ACTIVITY: From the line containing "0307 临沂国际学校临沂四" down to the line containing "学校希望受表彰的老师要谦虚谨" in the records below, reproduce every line exactly, ends included, and omit all others.

↓

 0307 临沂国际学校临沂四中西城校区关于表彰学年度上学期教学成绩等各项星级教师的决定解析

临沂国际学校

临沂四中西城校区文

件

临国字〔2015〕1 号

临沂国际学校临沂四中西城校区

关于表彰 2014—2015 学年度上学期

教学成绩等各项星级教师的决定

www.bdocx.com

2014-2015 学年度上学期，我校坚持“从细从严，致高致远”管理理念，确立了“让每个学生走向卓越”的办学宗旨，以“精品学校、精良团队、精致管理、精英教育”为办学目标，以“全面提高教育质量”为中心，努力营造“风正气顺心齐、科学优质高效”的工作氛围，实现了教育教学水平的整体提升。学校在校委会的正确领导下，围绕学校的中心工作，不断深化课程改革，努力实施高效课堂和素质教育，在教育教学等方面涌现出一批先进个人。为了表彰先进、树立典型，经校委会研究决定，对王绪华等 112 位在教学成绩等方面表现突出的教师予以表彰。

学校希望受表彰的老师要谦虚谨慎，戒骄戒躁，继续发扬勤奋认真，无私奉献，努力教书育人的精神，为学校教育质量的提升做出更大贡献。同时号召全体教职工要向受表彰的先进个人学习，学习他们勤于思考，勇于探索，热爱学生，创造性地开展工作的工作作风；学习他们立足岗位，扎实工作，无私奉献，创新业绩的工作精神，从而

↑
↓

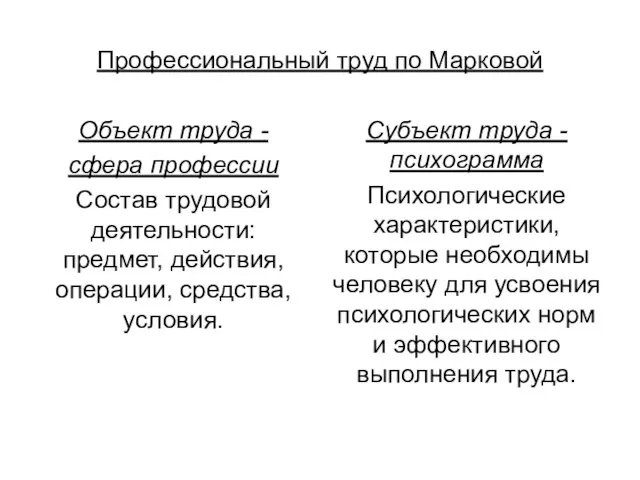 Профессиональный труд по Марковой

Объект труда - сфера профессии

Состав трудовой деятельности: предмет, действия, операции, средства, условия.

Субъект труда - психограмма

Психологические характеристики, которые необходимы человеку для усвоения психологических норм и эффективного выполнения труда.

↑

SOLUTION:
 0307 临沂国际学校临沂四中西城校区关于表彰学年度上学期教学成绩等各项星级教师的决定解析

临沂国际学校

临沂四中西城校区文

件

临国字〔2015〕1 号

临沂国际学校临沂四中西城校区

关于表彰 2014—2015 学年度上学期

教学成绩等各项星级教师的决定

www.bdocx.com

2014-2015 学年度上学期，我校坚持“从细从严，致高致远”管理理念，确立了“让每个学生走向卓越”的办学宗旨，以“精品学校、精良团队、精致管理、精英教育”为办学目标，以“全面提高教育质量”为中心，努力营造“风正气顺心齐、科学优质高效”的工作氛围，实现了教育教学水平的整体提升。学校在校委会的正确领导下，围绕学校的中心工作，不断深化课程改革，努力实施高效课堂和素质教育，在教育教学等方面涌现出一批先进个人。为了表彰先进、树立典型，经校委会研究决定，对王绪华等 112 位在教学成绩等方面表现突出的教师予以表彰。

学校希望受表彰的老师要谦虚谨慎，戒骄戒躁，继续发扬勤奋认真，无私奉献，努力教书育人的精神，为学校教育质量的提升做出更大贡献。同时号召全体教职工要向受表彰的先进个人学习，学习他们勤于思考，勇于探索，热爱学生，创造性地开展工作的工作作风；学习他们立足岗位，扎实工作，无私奉献，创新业绩的工作精神，从而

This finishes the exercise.